On 06 November 2007, Arnaud Gomes-do-Vale Arnaud.Gomes at ircam.fr wrote: Tue Nov 6 21:44:19 UTC 2007 <snip>
After ruling out the obvious (is /opt full?), check your logs (most probably dmesg and/or /var/log/messages).
Now a wild guess: what file system are you using for /opt? Does it support symlinks?
JACKPOT! Your "wild guess" was *dead* on! Google is installing into /opt I'd forgotten that I have /opt as FAT32, to safely move files between NTFS and ext3. This is a dual boot, WinXP and CentOS 5 box.
Thank you! I will install Picasa on my wife's box, when she's not using it.
Lanny Marcus wrote:
JACKPOT! Your "wild guess" was *dead* on! Google is installing into /opt I'd forgotten that I have /opt as FAT32, to safely move files between NTFS and ext3. This is a dual boot, WinXP and CentOS 5 box.
Use something else for that, not /opt. Just make up some directory name, unmount /opt, re-mount the FAT32 partition under the new directory, and then leave /opt alone.
Florin Andrei wrote:
Lanny Marcus wrote:
JACKPOT! Your "wild guess" was *dead* on! Google is installing into /opt I'd forgotten that I have /opt as FAT32, to safely move files between NTFS and ext3. This is a dual boot, WinXP and CentOS 5 box.
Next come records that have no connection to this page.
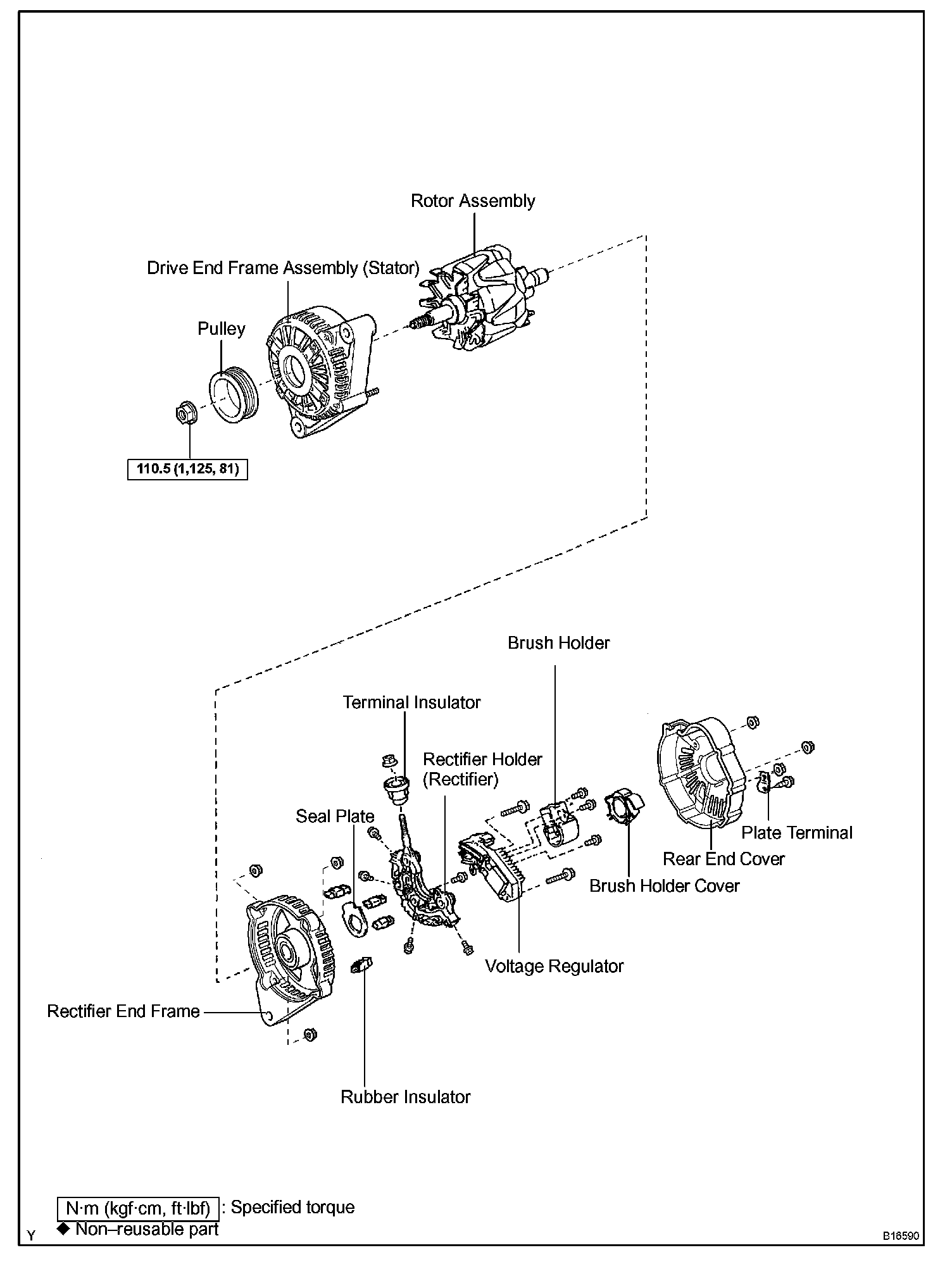 Rotor Assembly

Drive End Frame Assembly (Stator)

Pulley

110.5 (1,125, 81)

Brush Holder

Terminal Insulator

Rectifier Holder (Rectifier)

Seal Plate

Plate Terminal

Rear End Cover

Brush Holder Cover

Voltage Regulator

Rectifier End Frame

Rubber Insulator

N·m (kgf·cm, ft·lbf) : Specified torque

◆ Non–reusable part

Y

B16590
Use something else for that, not /opt. Just make up some directory name, unmount /opt, re-mount the FAT32 partition under the new directory, and then leave /opt alone.
indeed. in some filename/directory standard or another who's name escapes me, /opt is the standard place to install non-core distribution software packages ... linux people often use /usr/local for this, but /usr/local is intended for site specific stuff, which software packages really aren't.